II. Abdülhamit’in bu şekilde davranması onun hangi özelliğini gösterir? 1891 yılında İstanbul’daki Rum Patriği Dionisios (Diyonisyos) Efendi vefat etmiştir. Cenazesi, Perşembe günü kaldırılacaktır. Fakat aynı gün Moda’da, kayık yarışları yapılacaktır. Bu yarışlar, Sultan II. Abdülhamid’in himayesinde gerçekleşmektedir. Bu demektir ki yarış günü, İstanbul’daki devlet daireleri ve sefarethaneler, Moda’ya gidilmek üzere boşalacak, halk da akın akın kayık yarışlarında yerini alacak, kısaca İstanbul’un kalbi o gün Moda’da atacaktır. İşte bu durum, Rumları hayli endişeye sevk etmiştir. Çünkü, herkes kayık yarışlarında olacağından, cenaze merasimi çok sönük geçecektir.
Bu endişe sebebiyle Yunan Büyükelçiliği, Hariciye Nezaretine bir yazı ile başvurmuştur. Yazıda özetle şöyle denilmektedir:
“Rum patriğinin cenaze alayı, perşembe günü yapılacaktır. Aynı gün Moda’da kayık yarışları da yapılacaktır. Söz konusu yarış aynı zamanda padişahın himayesinde gerçekleşmektedir. Bu hususu, padişah hazretlerinin dikkatine sunup kayık yarışlarının birkaç gün tehiri için zat-ı şahanelerinin iradesi
sağlanabilirse Ortodoks tebaa minnettar kalacaktır.”
Bütün Ortodoksların hislerini yansıtan Yunan sefirinin bu isteği, Sultan II. Abdülhamid’e sunulmuş, padişah konu ile ilgili olarak lazım gelenlerin yapılmasını emretmiştir. Bu çerçevede cenaze, başta padişah yaverlerinden biri olmak üzere, üst seviye devlet görevlileri ve sefirlerin katıldığı resmî bir törenle kaldırılmıştır.

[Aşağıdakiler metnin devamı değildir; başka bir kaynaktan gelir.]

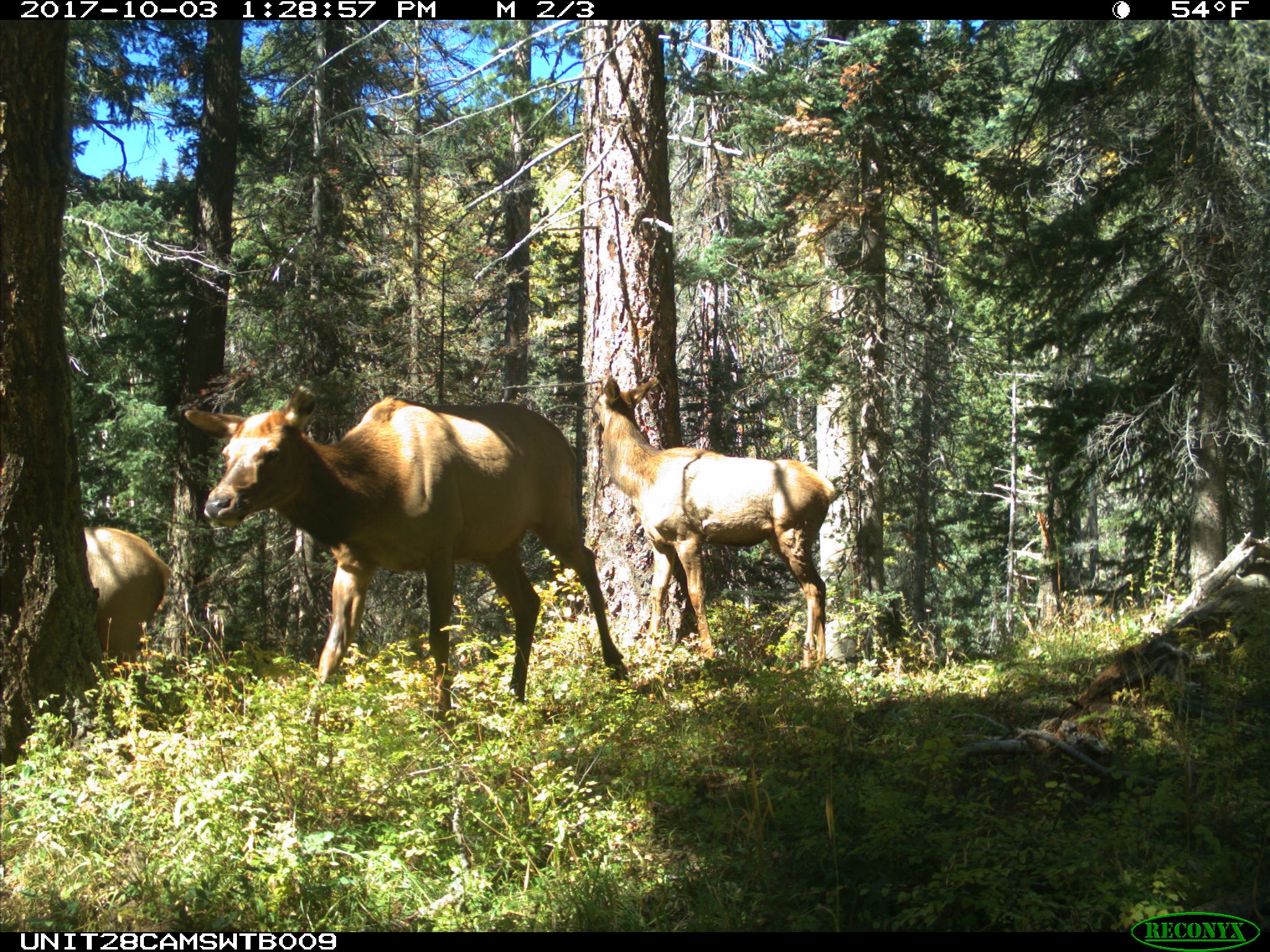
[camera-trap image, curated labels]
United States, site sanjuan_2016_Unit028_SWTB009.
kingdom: Animalia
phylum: Chordata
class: Mammalia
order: Artiodactyla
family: Cervidae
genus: Cervus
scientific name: Cervus elaphus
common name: red deer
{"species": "Cervus elaphus (red deer)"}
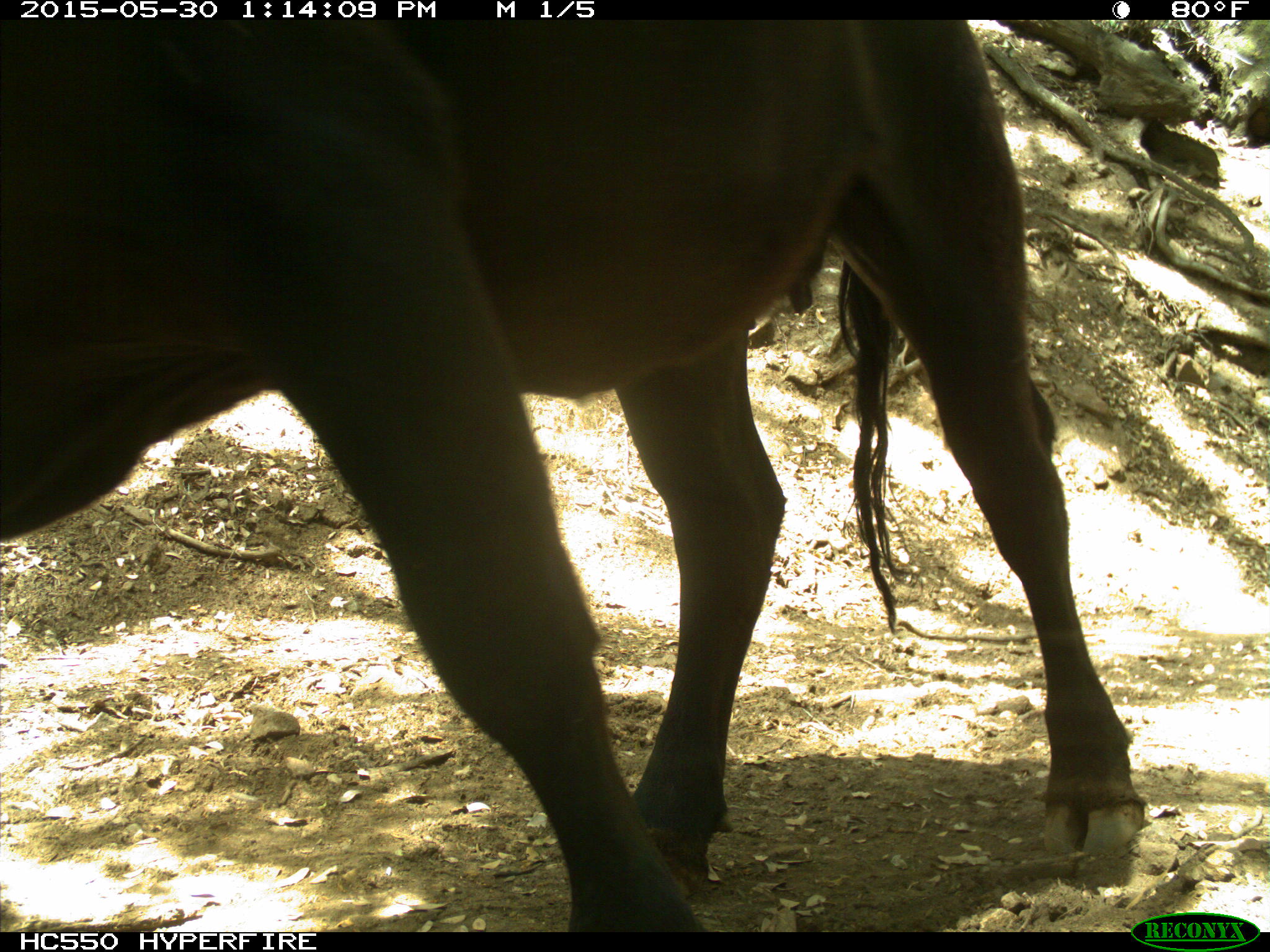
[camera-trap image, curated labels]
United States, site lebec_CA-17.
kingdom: Animalia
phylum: Chordata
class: Mammalia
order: Artiodactyla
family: Bovidae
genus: Bos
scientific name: Bos taurus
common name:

Ertesi günü yayımlanan gazetelerdeki haberlere göre, Perşembe günü, İstanbul’da âdeta resmî bir tatil günü yaşanmıştır. Devlet daireleri, sefarethaneler, kançılaryalar, bankalar ve ticarethaneler hemen hemen boşalmıştır. Kayık yarışlarına gitmeye hazırlanan zevat, yarışların tehir edildiğini öğrenince, cenazeye katılmışlardır. Böylece, Rum Patriği, pek çok muteber kişinin katıldığı merasimle defnedilmiştir.
II. Abdülhamit’in bu şekilde davranması onun bütün milletlere ve dinlere karşı hoşgörü içinde olduğunu göstermektedir.